Quick Links

Background

The Flutter infra team uses a ticket queue to manage operational tasks, such as:

  • Configuration requests: “Please add a new LUCI builder”
  • Outage/degradation notifications: “Build dashboard is down/slow”
  • Requests for help: “How do I debug a test on devicelab machine X?”

This allows the team to separate their engineering work from “toil” work. It also lets them see which types of tasks are common and worth automating.

IMPORTANT: Whenever you have a request for the infra team, please file a ticket instead of contacting team members directly, even for seemingly trivial things or even if an individual has done the same thing for you in the past. Infra on-call will be there to handle your request, and it lets non on-call team members focus on their engineering tasks.

When in doubt, ask on the #hackers-infra channel in Chat.

How to File a Ticket as an Infra Customer

  1. Open a new infra issue. (That template summarizes the information on this page.)
  2. Add a descriptive title. A message like “Add a LUCI builder for linux web engine” or “Debug gallery startup” is much more helpful than “quick request” or “test doesn't work?”.
  3. Clearly describe the issue or request in the description field. For example, if a ticket is requesting running several commands on the bots, the ticket should explain why, what commands are needed, on which bots and how to verify the results.
  4. Skip the priority label which infra on-call will add after triaging.
  5. Add the project “Infra Ticket Queue”. This is the step that is important to get it into the queue!
  6. Click the Submit new issue button. No need to set an assignee; infra on-call will handle all new tickets.

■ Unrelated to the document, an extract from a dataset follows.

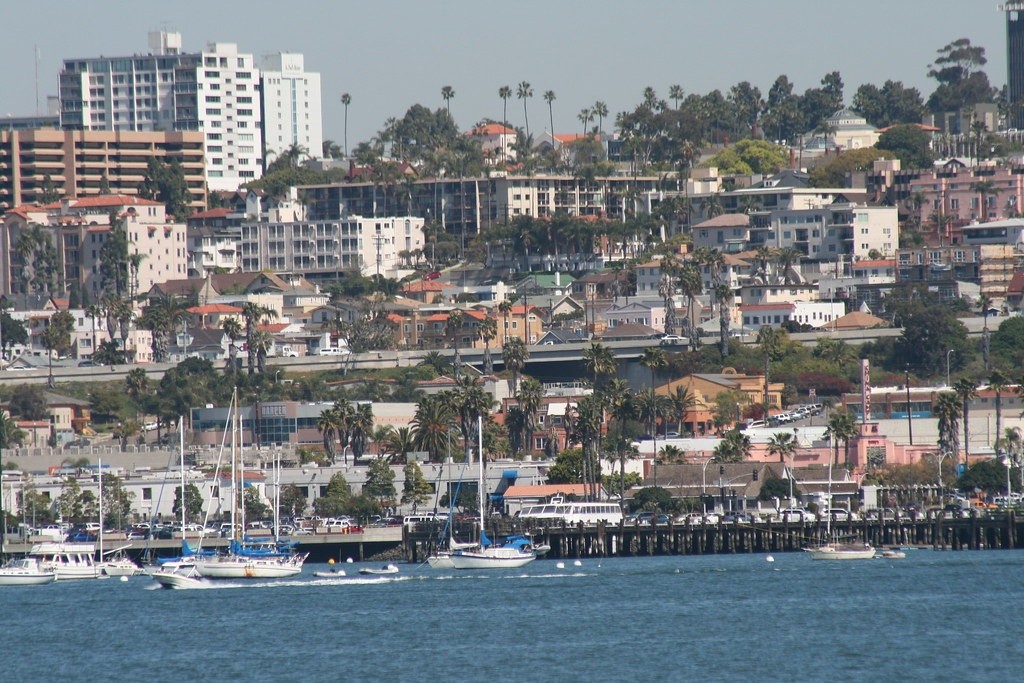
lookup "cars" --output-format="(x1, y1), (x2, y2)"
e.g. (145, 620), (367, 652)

Please note that the ticket queue is meant for high priority P0 and P1 issues and should not be used to file low priority issues like feature requests or minor bugs. We have another separate weekly triage meeting that will look through ALL of the open infra issues. The ticket queue should only be used for issues that fall into the following categories, which should be very rare:

  • Build break or regression.
  • Critical work is blocked without a workaround.
  • An immediate-level incident will happen if this is not addressed (e.g., almost out of quota).
  • Degraded service (Build bots work but are slow to start).
  • Other time-sensitive requests.

How to Serve Tickets as an Infra On-call

Below are instructions for infra on-call on how to process the ticket queue. It describes the processes that on-call should follow, along with useful tips and tricks. If you are on call and see a problem or omission on this page, please change it!

Triaging

SLO: A ticket in the queue will be triaged within 4 business hours provided it is opened during regularly kept office hours (9 a.m. to 5 p.m. PST). Otherwise it will be triaged the following business day.

The issue priorities can be found here. Issues that are not P0 or P1 will still be seen (during the infra weekly triage meeting) but do not belong on the ticket queue.

New, un-triaged tickets will be in the New column in the ticket queue.

When a new ticket comes in, an on-call should:

  1. Double check to see if the issue is a duplicate and close with a reference to the existing open issue.
  2. Check the issue summary and description. If the summary isn't clear, clarify it.
  3. Validate that the priority of the issue is accurate.
  4. Move triaged issues to the Triaged column.
  5. Assign the issue to the correct team member.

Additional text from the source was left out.